Beim Thema Verlegung von Stolpersteinen, die an Opfer des Faschismus an deren ehemaligen Wohnorten errinnern sollen, sprach sich der Ausschuss mehrheitlich gegen die Stimmen der UVB dafür aus, in Zukunft nur noch die Bewohner der dahinter liegenden Häuser zu informieren, jedoch nicht mehr um Erlaubnis zu fragen. Dabei kam es zu einem verbalen Schlagabtausch zwischen dem Vertreter der LINKEN (Michael Alfermann) und der UVB. Die Vertreter der UVB sahen die Verlegung von Stolpersteine auf öffentlichem Grund vor privaten Häusern ohne die Zustimmung der Besitzer der Häuser als Unzumutbar für diese an, denn diese könnten mit den Stolpersteinen „Negatives verbinden”. Dem hielt Alfermann entgegen, dass derlei Befindlichkeiten wohl kaum Maßstab sein könnten sich gegen die Errinnerung an die Verfolgten des Naziregimes zu sperren.
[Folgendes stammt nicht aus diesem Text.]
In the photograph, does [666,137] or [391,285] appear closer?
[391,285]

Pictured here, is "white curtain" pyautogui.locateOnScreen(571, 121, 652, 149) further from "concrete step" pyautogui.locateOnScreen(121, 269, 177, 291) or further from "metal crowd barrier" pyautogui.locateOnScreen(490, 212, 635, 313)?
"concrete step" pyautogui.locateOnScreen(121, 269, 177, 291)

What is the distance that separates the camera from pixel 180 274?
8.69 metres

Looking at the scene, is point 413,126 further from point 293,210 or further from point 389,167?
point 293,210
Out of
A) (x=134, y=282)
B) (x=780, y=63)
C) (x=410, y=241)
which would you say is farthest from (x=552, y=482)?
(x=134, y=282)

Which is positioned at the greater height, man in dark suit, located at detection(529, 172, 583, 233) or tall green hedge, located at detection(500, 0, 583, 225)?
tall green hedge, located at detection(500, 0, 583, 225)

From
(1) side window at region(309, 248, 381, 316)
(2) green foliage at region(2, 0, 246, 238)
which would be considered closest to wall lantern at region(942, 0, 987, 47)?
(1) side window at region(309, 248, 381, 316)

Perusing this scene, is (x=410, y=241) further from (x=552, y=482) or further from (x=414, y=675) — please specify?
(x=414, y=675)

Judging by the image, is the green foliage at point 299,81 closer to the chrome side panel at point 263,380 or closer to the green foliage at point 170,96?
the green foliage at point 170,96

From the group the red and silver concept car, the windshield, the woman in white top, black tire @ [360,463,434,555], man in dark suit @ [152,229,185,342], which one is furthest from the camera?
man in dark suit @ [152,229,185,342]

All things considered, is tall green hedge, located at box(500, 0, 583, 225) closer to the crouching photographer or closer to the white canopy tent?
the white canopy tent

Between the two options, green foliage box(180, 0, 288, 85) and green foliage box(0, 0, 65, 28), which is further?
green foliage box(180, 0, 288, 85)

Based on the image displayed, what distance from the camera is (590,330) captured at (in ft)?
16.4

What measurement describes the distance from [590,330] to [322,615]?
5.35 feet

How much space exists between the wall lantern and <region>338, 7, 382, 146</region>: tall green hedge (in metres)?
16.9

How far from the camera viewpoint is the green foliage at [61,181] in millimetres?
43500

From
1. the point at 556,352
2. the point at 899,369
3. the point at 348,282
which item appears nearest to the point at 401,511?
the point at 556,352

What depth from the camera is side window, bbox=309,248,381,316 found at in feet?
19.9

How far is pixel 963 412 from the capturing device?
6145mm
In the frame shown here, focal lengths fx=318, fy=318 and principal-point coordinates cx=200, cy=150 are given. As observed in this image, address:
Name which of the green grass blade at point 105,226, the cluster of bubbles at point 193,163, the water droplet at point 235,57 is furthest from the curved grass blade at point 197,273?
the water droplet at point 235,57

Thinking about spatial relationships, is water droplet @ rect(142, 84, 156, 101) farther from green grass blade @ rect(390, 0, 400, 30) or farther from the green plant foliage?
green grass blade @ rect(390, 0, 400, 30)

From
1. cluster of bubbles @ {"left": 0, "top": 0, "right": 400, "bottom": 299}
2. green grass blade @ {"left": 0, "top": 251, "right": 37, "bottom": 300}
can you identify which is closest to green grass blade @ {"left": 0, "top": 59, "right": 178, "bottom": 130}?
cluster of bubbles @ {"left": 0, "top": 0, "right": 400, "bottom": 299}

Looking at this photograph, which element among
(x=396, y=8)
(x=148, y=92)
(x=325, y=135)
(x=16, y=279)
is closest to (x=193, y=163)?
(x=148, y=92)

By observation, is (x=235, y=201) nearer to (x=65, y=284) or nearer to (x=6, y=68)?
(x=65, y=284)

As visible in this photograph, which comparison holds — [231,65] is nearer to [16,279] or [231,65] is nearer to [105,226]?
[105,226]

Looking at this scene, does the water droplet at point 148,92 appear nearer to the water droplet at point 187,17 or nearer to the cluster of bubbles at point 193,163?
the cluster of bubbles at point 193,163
Auch müßten die Besitzer der Häuser gar nicht gefragt werden, da es sich um öffentlichen Grund und nicht privaten handele. Auch Dezernent Wendenburg konnte das bestätigen. Nach dem Votum des BZA ist nun das Abstimmungsverhalten der Nachfolgenden Ausschüsse und des Rates abzuwarten. Wenn dieses genauso ausfallen, dürfte eine der größten Hürden für die Verlegung weitere Stolpersteine aus dem Weg geräumt sein.

Zustimmung fand auch ein Antrag der Fraktion DIE LINKE, in Zukunft die Touristeninformation auszuschildern, so dass diese auch von Auswertigen gefunden werden kann. Etwas skuril mutete dann allerdings die Diskussion um die Finanzierung der Ausschilderung an. Denn die müßte streng genommen der Betreiber der Touristinfo, die Bücherstadt, übernehmen. Das diese sich gegen die Kosten sperren könnte, mutet schon etwas absurd an, erhält sie doch Geld von der Stadt für den Betrieb der Touristinfo. Aus dem Ausschuss kam dazu weiter die Forderung, dass die Touristinformation sich auch selber am Ladenlokal ausschildern sollte.

Ein besonderes Schmankerl zum Schluss lieferte die SPD unter dem Punkt Verschiedenes. Dort monierten Mitglieder, dass nun, unter den eingeschränken Öffnungszeiten des Bürgerbüros es oft zu langen Wartezeiten für die Bürger und einer Überforderung der städtischen Mitarbeiter käme. Offensichtlich hatte man bei der SPD ganz vergessen, dass man die Einschränkung der Öffnungszeiten selber mitgetragen hatte.